#### What is expected:
Each entry below should be restated word for word, without any picture it contains.
[Entries provided Boundary: Start]
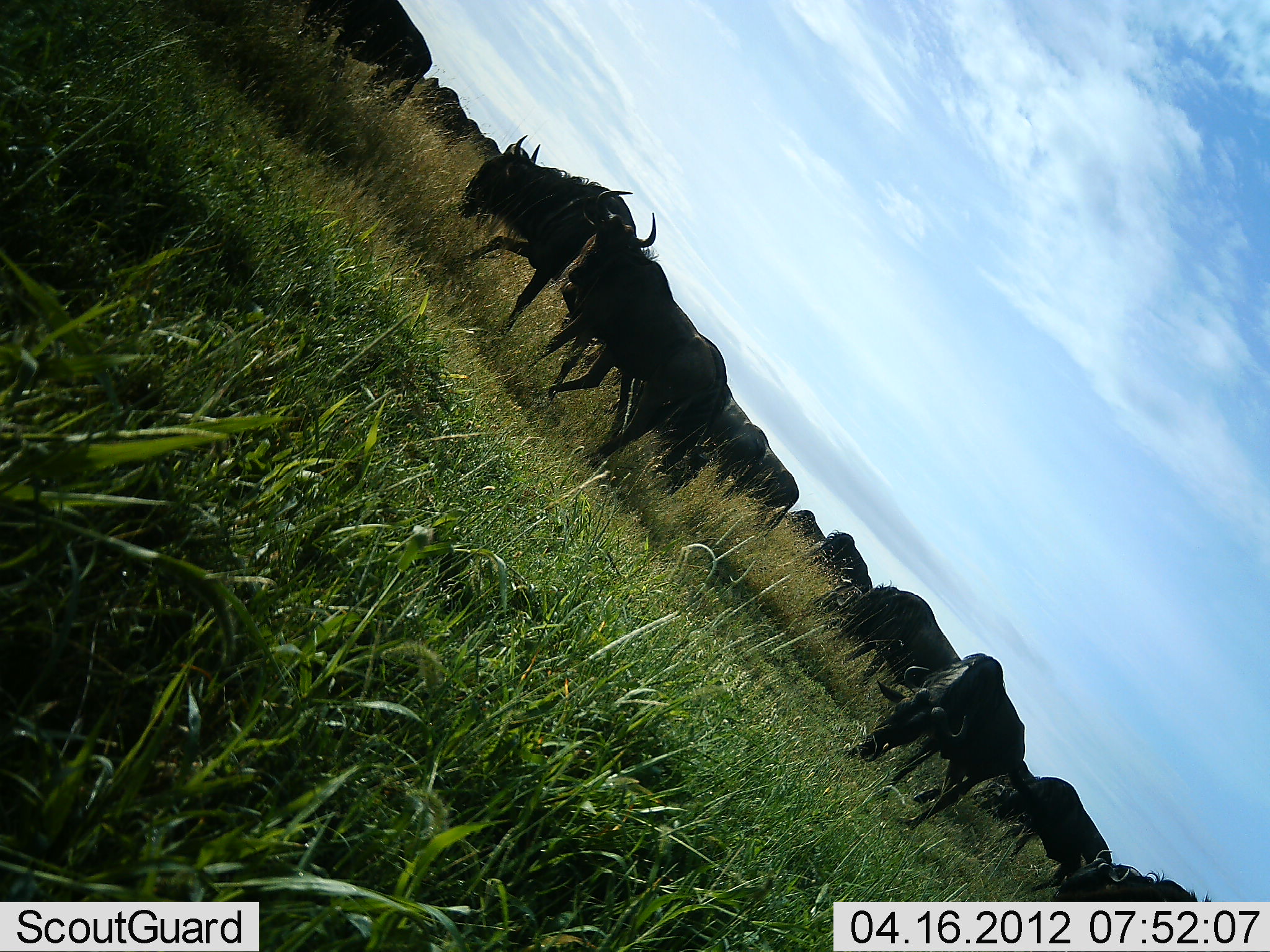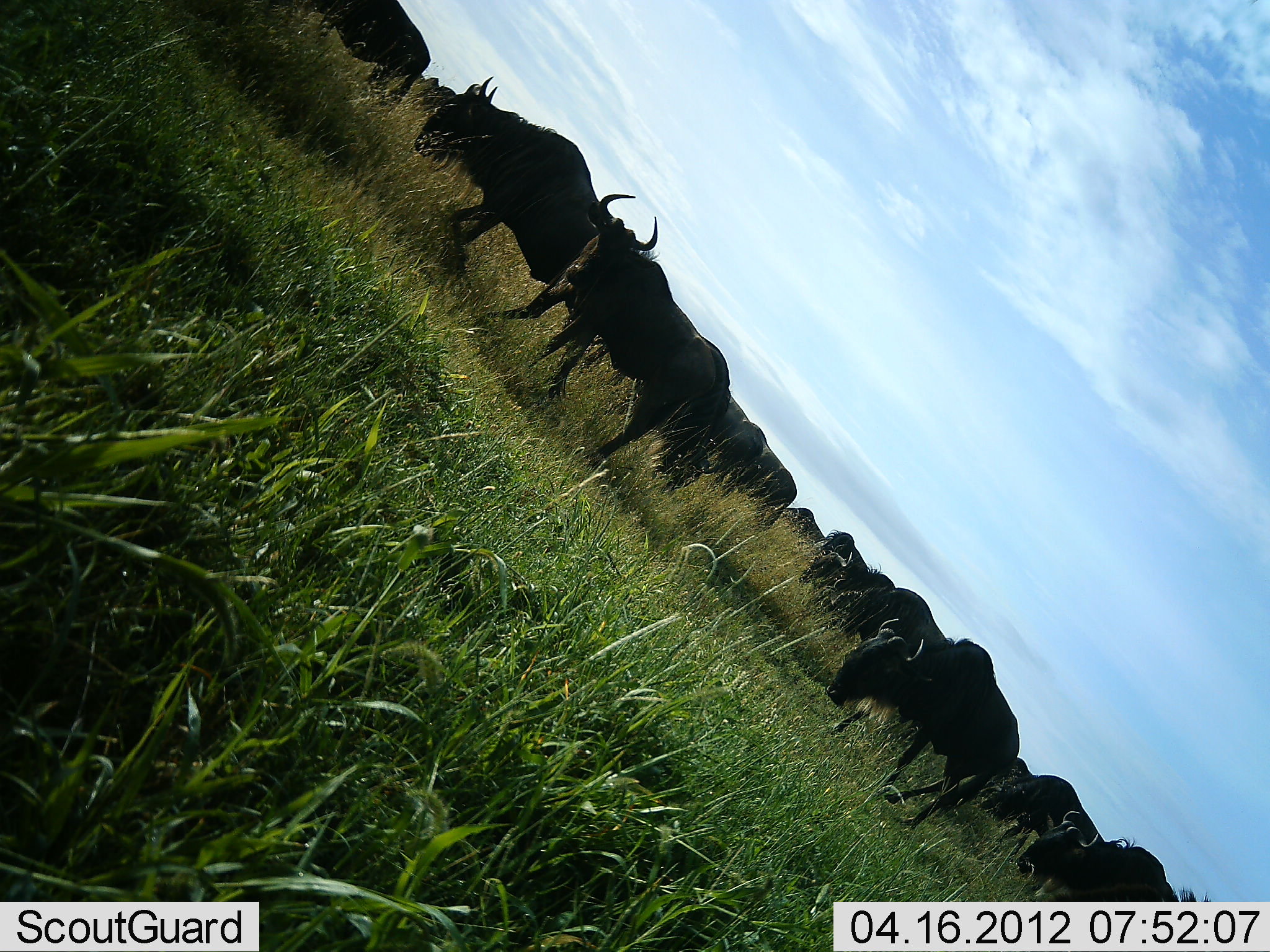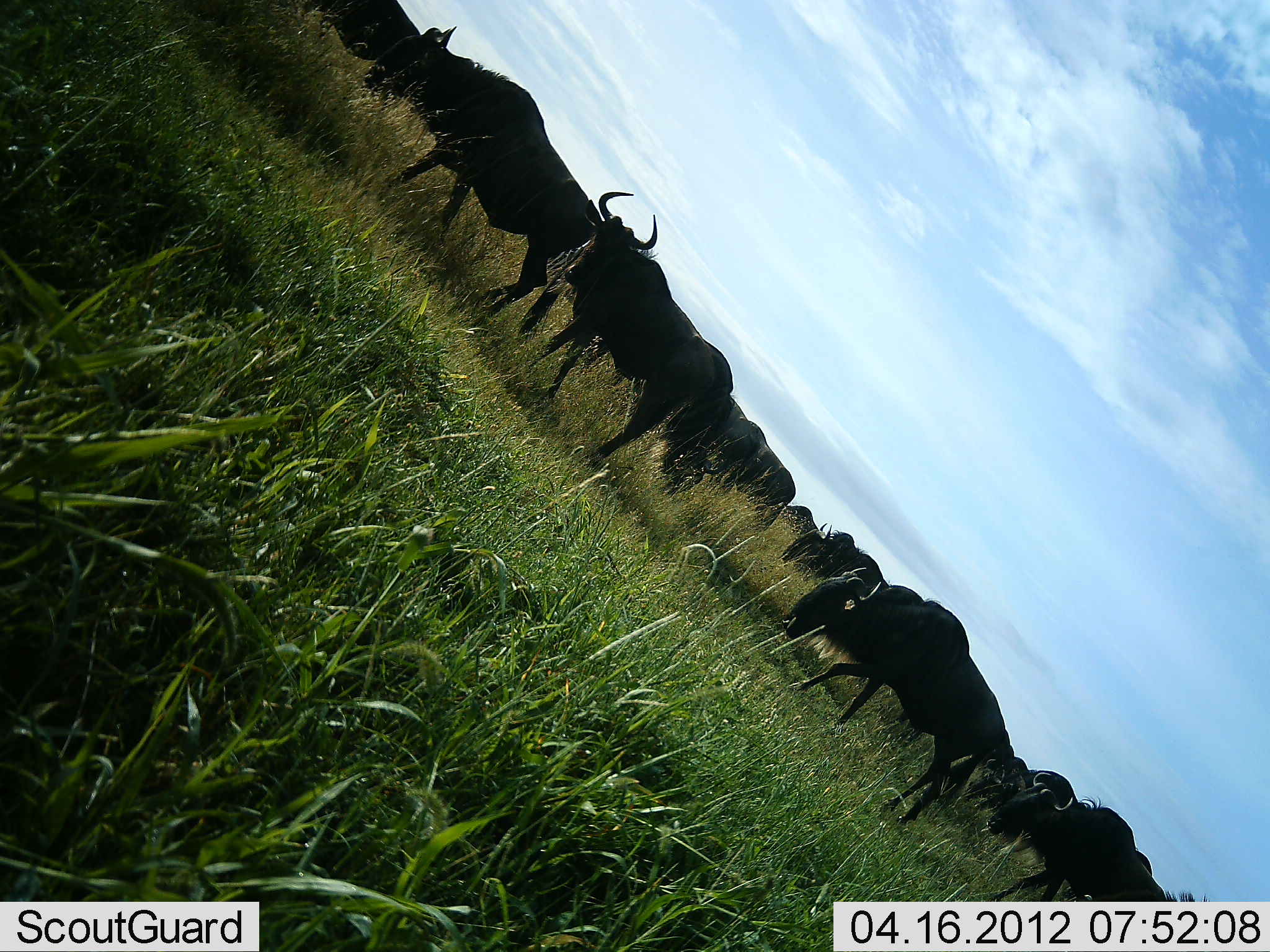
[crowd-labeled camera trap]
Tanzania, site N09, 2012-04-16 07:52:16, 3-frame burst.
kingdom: Animalia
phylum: Chordata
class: Mammalia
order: Artiodactyla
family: Bovidae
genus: Connochaetes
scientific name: Connochaetes taurinus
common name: blue wildebeest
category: wildebeest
[Entries provided Boundary: End]
#### Exercise response:
[crowd-labeled camera trap]
Tanzania, site N09, 2012-04-16 07:52:16, 3-frame burst.
kingdom: Animalia
phylum: Chordata
class: Mammalia
order: Artiodactyla
family: Bovidae
genus: Connochaetes
scientific name: Connochaetes taurinus
common name: blue wildebeest
category: wildebeest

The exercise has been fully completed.